En effet, Pierre Bouet n’avait pas de soucis, — sauf peut-être un seul… que bien des gens regardent plutôt comme une faveur signalée : il n’avait pas d’enfants.
À part ce petit désagrément, Pierre Bouet vivait heureux et se trouvait content de son sort.
Et, ma foi, il n’avait pas tort.
Ses foins étaient engrangés en bon ordre depuis un mois ; il avait terminé le jour même la récolte de son avoine et de son seigle, sans oublier celle du sarrasin, des pois et d’une notable quantité de blé, dont les gerbes dorées bondaient sa batterie.

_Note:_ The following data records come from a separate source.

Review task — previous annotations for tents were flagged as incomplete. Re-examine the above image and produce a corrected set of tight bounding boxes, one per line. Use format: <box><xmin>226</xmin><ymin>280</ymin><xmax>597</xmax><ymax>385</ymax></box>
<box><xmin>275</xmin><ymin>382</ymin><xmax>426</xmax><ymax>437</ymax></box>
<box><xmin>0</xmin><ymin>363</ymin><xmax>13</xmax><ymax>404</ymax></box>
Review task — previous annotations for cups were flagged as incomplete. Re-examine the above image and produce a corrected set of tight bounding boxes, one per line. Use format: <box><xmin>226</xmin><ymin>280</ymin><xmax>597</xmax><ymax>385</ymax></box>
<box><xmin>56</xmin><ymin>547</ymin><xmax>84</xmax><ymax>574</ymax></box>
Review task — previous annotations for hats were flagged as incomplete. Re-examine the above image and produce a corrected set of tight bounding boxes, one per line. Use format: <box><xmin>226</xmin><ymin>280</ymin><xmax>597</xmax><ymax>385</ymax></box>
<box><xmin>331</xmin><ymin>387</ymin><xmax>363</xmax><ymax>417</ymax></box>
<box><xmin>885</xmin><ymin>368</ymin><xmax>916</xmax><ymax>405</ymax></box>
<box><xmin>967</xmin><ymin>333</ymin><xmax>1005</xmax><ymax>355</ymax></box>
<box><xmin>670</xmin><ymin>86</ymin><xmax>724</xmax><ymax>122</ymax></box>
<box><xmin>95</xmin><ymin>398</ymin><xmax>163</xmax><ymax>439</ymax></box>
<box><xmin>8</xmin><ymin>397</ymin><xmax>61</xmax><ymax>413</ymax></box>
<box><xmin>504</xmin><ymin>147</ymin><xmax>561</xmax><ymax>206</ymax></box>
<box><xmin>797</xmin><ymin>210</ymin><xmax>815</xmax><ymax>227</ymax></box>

Ses patates restaient encore en terre, il est vrai, mais elles avaient une magnifique apparence, et les gelées n’étaient pas à craindre.
Que fallait-il de plus à Pierre Bouet, un des cultivateurs les plus aisés de Saint-François, — petite paroisse fièrement campée sur la pointe orientale de l’île d’Orléans ?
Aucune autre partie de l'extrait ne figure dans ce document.